SMART began life as an ATA/SATA protocol. But these connections are not that common today. Internal SSDs are either directly connected (e.g. Apple Silicon) or use NVMe (most PCs). SATA, if used at all, is typically used on PCs for secondary storage, because it is so much slower than NVMe.
That having been said… FireWire’s data-level protocol is SCSI. SCSI doesn’t support SMART, per se, but it does have logging pages of data that report similar information. See also Wikipedia.
NVMe has its own version of SMART. (Wikipedia)
Thunderbolt and USB4 (which is Thunderbolt) are (as I mentioned above) effectively external PCIe buses. So it can support anything a PCIe bus does, including SMART (passing the NVMe or ATA data over that TB/PCIe connection as it would for a PCIe slot).
USB 2 and 3 don’t have SMART as a part of the mass-storage specification, but modern USB devices usually support the UAS (USB-attached-SCSI) protocol. This allows a connected computer to use SCSI protocols, including the logging pages that carry SMART-like data, instead of the old mass-storage spec, providing much better performance.
Most USB3 (and some USB2) enclosures support UAS. They will typically translate a hard drive’s (SATA-based) SMART data to the corresponding SCSI data.
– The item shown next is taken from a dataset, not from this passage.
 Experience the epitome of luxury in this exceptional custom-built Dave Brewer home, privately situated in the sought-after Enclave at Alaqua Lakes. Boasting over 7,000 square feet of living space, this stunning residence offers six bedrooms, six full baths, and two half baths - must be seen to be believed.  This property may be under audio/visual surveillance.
So a connected computer can get the data. For some reason, macOS has never included the host-side software to read that information, even though it supports SCSI and UAS. This means you need third-party software (like the open source SAT-SMART driver) in order to read that data and give it to the rest of macOS.
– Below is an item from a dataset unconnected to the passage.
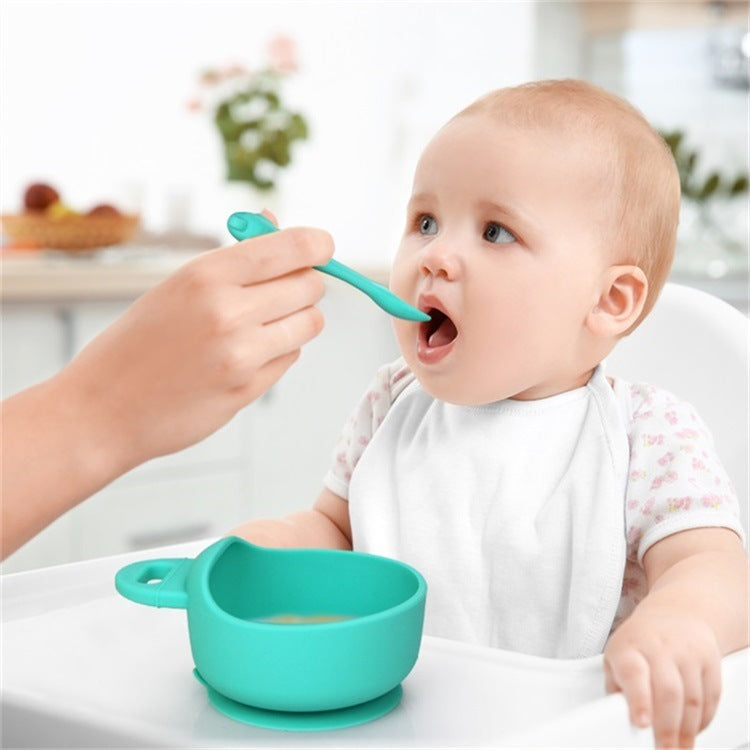Baby being fed with a green spoon and bowl in a home setting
Surprisingly, according to Micromat, many USB NVMe enclosures do not translate SMART data to SCSI data, so SMART data won’t be available with them, even with the SAT-SMART device driver.
The SAT-SMART driver’s main code repository hasn’t changed since December 2016, so it isn’t useful today on modern versions of macOS, but a few publishers of drive utilities have made their own forks from the code to keep it compatible with current Macs and have made it available for use with their tools, including:
You may need to buy a license to one of the above products in order to legally get their version of the driver.
installation may be a little tricky (the DriveDx page I linked to includes the procedure), but once installed, the SMART data will be available to any software that makes the macOS API calls to read it.